Auch Flamingo´s Entdeckerdrang hat Grenzen. Er darf nicht auf das Klavier klettern, er darf den Saft nicht ausschütten, er darf nicht immer mit den großen Kindern spielen, er darf meine Blumen nicht abreißen, und noch sehr viel mehr. Selbst wenn ich ihm nichts verbiete, ist er durch seine Fähigkeiten begrenzt. Er schafft es nicht auf die Fensterbank zu klettern, so wie er es gerne würde und mir sagen was ihn nervt, kann er auch noch nicht.
Das Leben von Kindern ist voller Grenzen. Weil die Menschen um sie herum Grenzen haben. Begrenzte Kraft, begrenzte Lust, begrenztes Geld, begrenzte Zeit. Und weil sie selbst auch Grenzen haben.

Interessant finde ich, dass dieser Satz „Kinder brauchen Grenzen“ immer eine gewisse Härte trägt und einen komischen Beigeschmack hat. Seltsam, denn Grenzen sind eigentlich etwas Gutes. Der Zaun um den Garten schützt die Kinder vor dem Verirren und uns alle vor unerwünschten Gästen. Warum müssen diese Grenzen die wir Kindern setzen sollen für sie etwas Negatives sein?
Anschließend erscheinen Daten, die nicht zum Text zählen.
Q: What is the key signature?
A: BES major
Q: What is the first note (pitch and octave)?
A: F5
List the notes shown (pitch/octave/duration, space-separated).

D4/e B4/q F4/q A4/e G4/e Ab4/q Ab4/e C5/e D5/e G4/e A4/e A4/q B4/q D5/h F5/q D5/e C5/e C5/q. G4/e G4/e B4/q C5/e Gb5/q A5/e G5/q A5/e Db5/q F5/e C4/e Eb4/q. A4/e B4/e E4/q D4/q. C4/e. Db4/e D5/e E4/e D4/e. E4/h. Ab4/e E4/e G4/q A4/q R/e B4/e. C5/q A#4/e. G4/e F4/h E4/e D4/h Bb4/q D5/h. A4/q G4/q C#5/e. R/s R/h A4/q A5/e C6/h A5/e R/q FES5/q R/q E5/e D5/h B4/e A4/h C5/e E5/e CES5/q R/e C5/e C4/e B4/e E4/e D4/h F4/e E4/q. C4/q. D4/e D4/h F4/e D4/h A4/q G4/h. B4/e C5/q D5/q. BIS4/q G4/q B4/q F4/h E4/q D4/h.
Wenn ich in meinem Studium der Rebilitationspädagogik eines über die Entwicklung von Kindern gelernt habe, dann dass Kinder in erster Linie durch Nachahmung lernen. Um das zu wissen, muss man aber garnicht studiert haben, es reicht regelmäßig Kinder zu beobachten.

Um unseren Kindern den Umgang mit Grenzen beizubringen, helfen wir ihnen also nicht unbedingt, indem wir ihnen möglichst viele Grenzen setzen, sondern indem wir ihnen den Umgang mit Grenzen vorleben. Wenn ich möchte, dass meine Kinder sich an unsere Grenzen halten dann lernen sie es am besten, indem ich mich an Grenzen halte.
Dafür brauchen wir nur zwei Kompetenzen:
1. Ich muss meine eigenen Grenzen wahrnehmen können
2. Ich muss die Grenzen meiner Umgebung wahrnehmen können

Wie setzt du für dich Grenzen? Merkst du, wann und wo Grenzen für dich notwendig sind? Gehst du schlafen wenn du müde bist? Hörst du auf zu essen, wenn du satt bist? Sagst du Termine oder Anfragen ab, wenn dein Terminkalender überfüllt ist?
Wie reagierst du auf die Grenzen anderer? Respektierst du den Wunsch eines Freundes, ein Treffen abzusagen, weil er Ruhe braucht? Nimmst du die Grenze deines Kindes ernst, dass es nicht auf dem Schoß von Oma sitzen möchte?

Die Hunde aus der Geschichte am Anfang gibt es wirklich. Der Mann, der sie erzählte, war der junge Mann aus der Geschichte. Er hatte eines Tages eine Erkenntnis: Diese Hunde waren körperlich dafür ausgestattet weite Entfernung zu rennen und Schafe zu hüten. Sie waren nicht für die Begrenzungen gemacht, in denen sie leben mussten. Das machte sie zu unerträglichen Hunden.

Kinder brauchen keine Grenzen. Kinder haben Grenzen. Ganz von alleine.